§ **Exercise brief**
The records should be written out in full, with nothing altered.

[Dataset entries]
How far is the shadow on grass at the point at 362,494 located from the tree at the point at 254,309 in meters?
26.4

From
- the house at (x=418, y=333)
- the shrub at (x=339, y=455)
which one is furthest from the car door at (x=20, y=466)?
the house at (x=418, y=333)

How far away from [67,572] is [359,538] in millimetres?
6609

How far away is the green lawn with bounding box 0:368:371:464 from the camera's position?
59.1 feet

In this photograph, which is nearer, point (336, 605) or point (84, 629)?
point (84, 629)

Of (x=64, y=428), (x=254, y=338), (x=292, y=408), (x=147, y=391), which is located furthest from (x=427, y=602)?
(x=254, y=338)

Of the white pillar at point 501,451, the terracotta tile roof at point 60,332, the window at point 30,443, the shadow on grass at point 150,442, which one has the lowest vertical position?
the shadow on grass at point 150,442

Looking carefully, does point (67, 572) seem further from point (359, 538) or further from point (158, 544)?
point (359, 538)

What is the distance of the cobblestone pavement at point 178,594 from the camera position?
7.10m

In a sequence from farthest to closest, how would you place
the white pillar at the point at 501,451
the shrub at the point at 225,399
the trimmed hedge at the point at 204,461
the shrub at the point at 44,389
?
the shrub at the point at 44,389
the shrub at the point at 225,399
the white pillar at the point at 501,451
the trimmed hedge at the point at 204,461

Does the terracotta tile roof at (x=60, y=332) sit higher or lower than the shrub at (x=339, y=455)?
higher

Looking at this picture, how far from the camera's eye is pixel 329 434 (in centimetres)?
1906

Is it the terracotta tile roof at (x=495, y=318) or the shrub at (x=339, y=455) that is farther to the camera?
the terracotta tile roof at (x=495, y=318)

§ **Task output**
How far is the shadow on grass at the point at 362,494 located from the tree at the point at 254,309 in meters?
26.4

From
- the house at (x=418, y=333)
- the shrub at (x=339, y=455)
which one is furthest from the car door at (x=20, y=466)?
the house at (x=418, y=333)

How far away from [67,572] is [359,538] in millimetres?
6609

How far away is the green lawn with bounding box 0:368:371:464 from the camera's position?
59.1 feet

In this photograph, which is nearer, point (336, 605) or point (84, 629)?
point (84, 629)

Of (x=64, y=428), (x=254, y=338), (x=292, y=408), (x=147, y=391), which is located furthest from (x=427, y=602)?
(x=254, y=338)

Of the white pillar at point 501,451, the terracotta tile roof at point 60,332, the window at point 30,443, the shadow on grass at point 150,442, which one has the lowest vertical position?
the shadow on grass at point 150,442

Looking carefully, does point (67, 572) seem further from point (359, 538) or further from point (158, 544)?
point (359, 538)

What is the distance of the cobblestone pavement at point 178,594 from the camera position?
7.10m

In a sequence from farthest to closest, how would you place
the white pillar at the point at 501,451
the shrub at the point at 225,399
the trimmed hedge at the point at 204,461
the shrub at the point at 44,389
?
the shrub at the point at 44,389
the shrub at the point at 225,399
the white pillar at the point at 501,451
the trimmed hedge at the point at 204,461

Does the terracotta tile roof at (x=60, y=332) sit higher or lower than the shrub at (x=339, y=455)?
higher

Looking at this picture, how far from the camera's eye is pixel 329 434 (in centimetres)?
1906

Is it the terracotta tile roof at (x=495, y=318) or the shrub at (x=339, y=455) that is farther to the camera?
the terracotta tile roof at (x=495, y=318)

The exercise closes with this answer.